**PASSAGE PROVIDED:**
○ ○ ○ ○ ○
Abstract
Permafrost and alpine vegetation are widely distributed in Tibet, which is a sensitive area for global climate change. In this study, we inverted the surface deformation from 22 May 2018 to 9 October 2021 in a rectangular area within the city of Linzhi, Tibet, using the Sentinel1-A data and two time-series interferometric system aperture radar (InSAR) techniques. Then, the significant features of surface deformation were analyzed separately according to different vegetation types. Finally, multiple machine learning methods were used to predict future surface deformation, and the results were compared to obtain the model with the highest prediction accuracy. This study aims to provide a scientific reference and decision basis for global ecological security and sustainable development. The results showed that the surface deformation rate in the study area was basically between ±10 mm/a, and the cumulative surface deformation was basically between ±35 mm. The surface deformation of grassland, meadow, coniferous forest, and alpine vegetation were all significantly correlated with NDVI, and the effect of alpine vegetation, coniferous forest, and grassland on permafrost was stronger than that of the meadow. The prediction accuracy of the Holt–Winters model was higher than that of Holt′s model and the ARIMA model; it was expected that the ground surface would keep rising in the next two months, and the ground surface deformation of alpine vegetation and the coniferous forest was relatively small. The above studies indicated that the surface deformation in the Tibetan permafrost region was relatively stable under the conditions of alpine vegetation and coniferous forest. Future-related ecological construction needs to pay more attention to permafrost areas under grassland and meadow conditions, which are prone to surface deformation and affect the stability of ecosystems.
○ ○ ○ ○ ○
**DATASET EXCERPTS:**
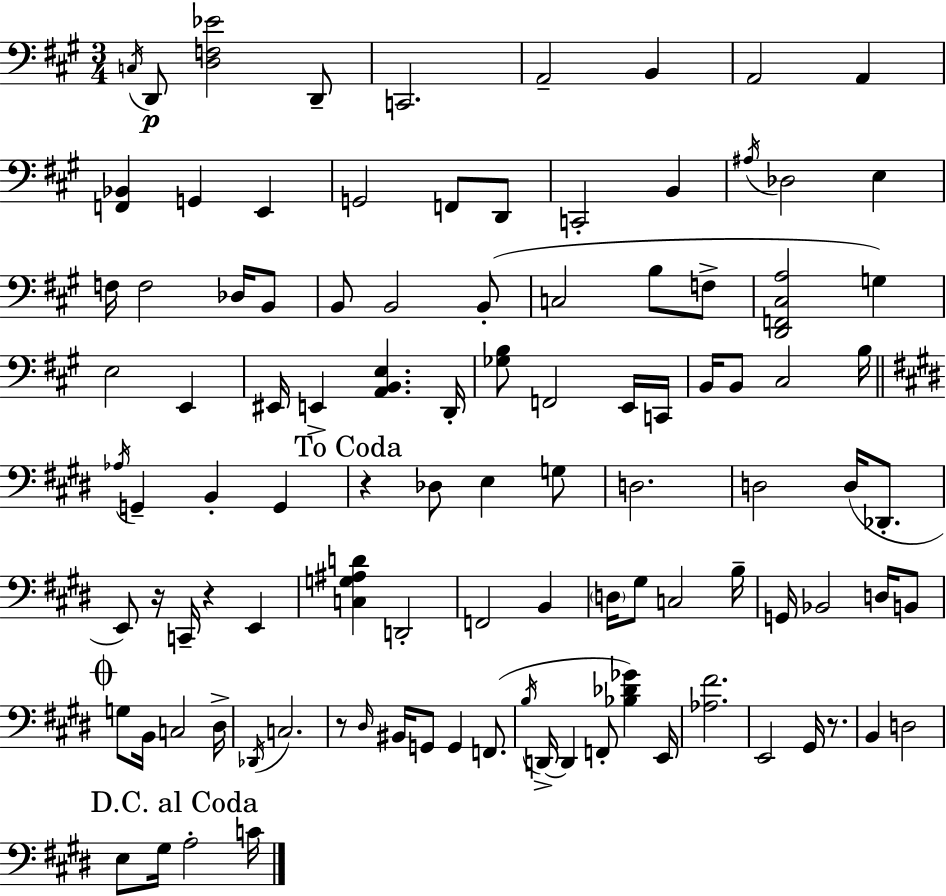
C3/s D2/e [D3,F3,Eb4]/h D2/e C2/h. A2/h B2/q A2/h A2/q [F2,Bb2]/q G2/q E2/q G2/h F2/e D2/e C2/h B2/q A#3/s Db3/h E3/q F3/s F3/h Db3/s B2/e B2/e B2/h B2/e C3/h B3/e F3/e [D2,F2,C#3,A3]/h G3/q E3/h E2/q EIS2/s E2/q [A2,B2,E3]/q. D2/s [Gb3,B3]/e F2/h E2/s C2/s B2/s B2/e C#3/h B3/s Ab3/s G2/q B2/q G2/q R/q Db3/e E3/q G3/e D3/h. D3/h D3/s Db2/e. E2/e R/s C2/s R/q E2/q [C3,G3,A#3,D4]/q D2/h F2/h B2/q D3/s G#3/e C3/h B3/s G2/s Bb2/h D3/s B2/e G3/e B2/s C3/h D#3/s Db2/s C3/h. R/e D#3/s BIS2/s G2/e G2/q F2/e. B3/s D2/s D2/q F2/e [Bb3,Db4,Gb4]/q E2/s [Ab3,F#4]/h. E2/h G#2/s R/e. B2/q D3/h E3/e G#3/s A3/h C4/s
○ ○ ○ ○ ○
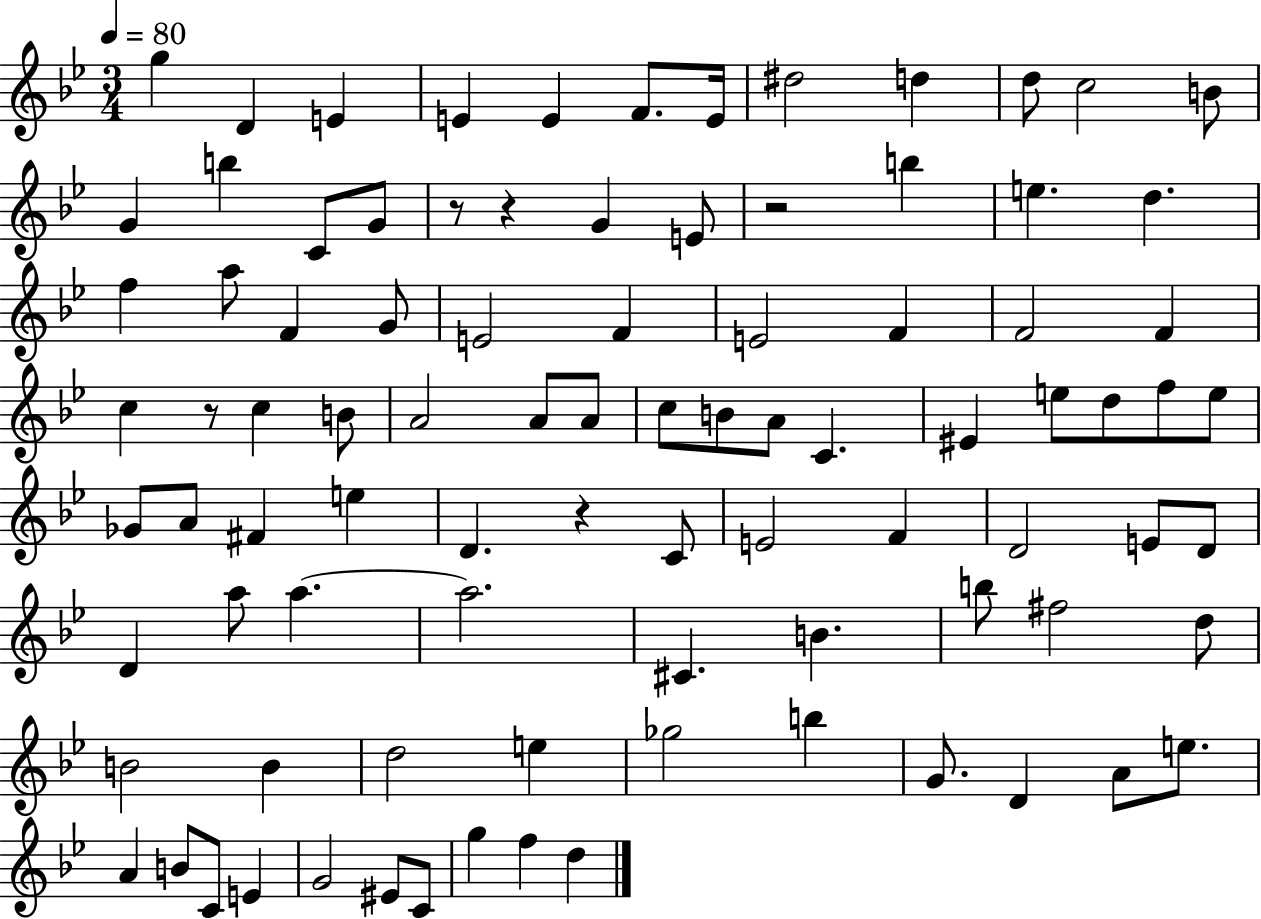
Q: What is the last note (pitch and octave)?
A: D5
○ ○ ○ ○ ○
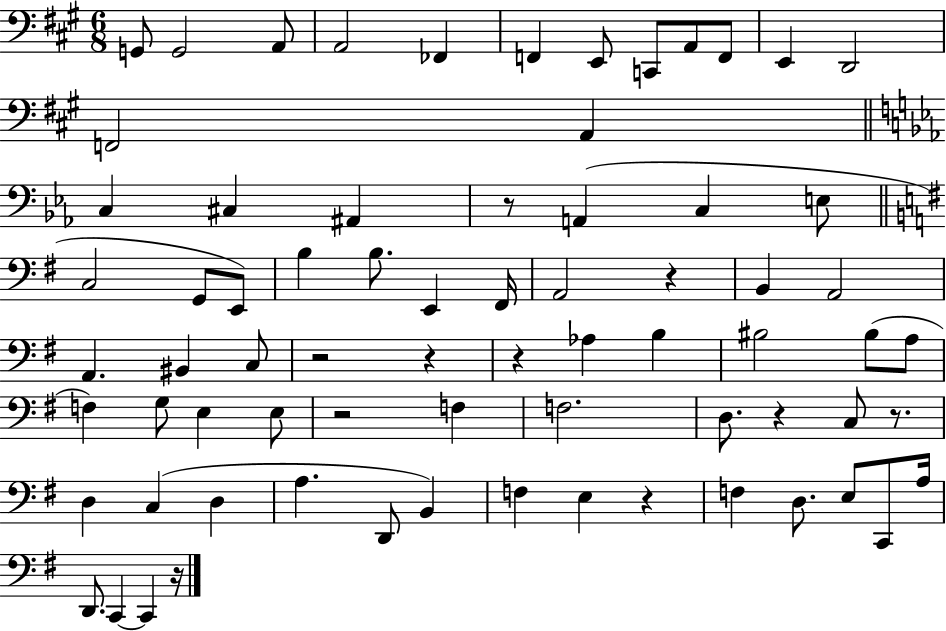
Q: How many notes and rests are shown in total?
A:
○ ○ ○ ○ ○
Answer these questions from the permafrost abstract:
(a) Which satellite data did the study use to invert surface deformation?
(b) Within what range did the cumulative surface deformation basically fall?
(c) Which model gave the highest prediction accuracy?
Rely only on the abstract for what follows.

**THE SOLUTION:**
(a) Sentinel1-A data
(b) ±35 mm
(c) The Holt–Winters model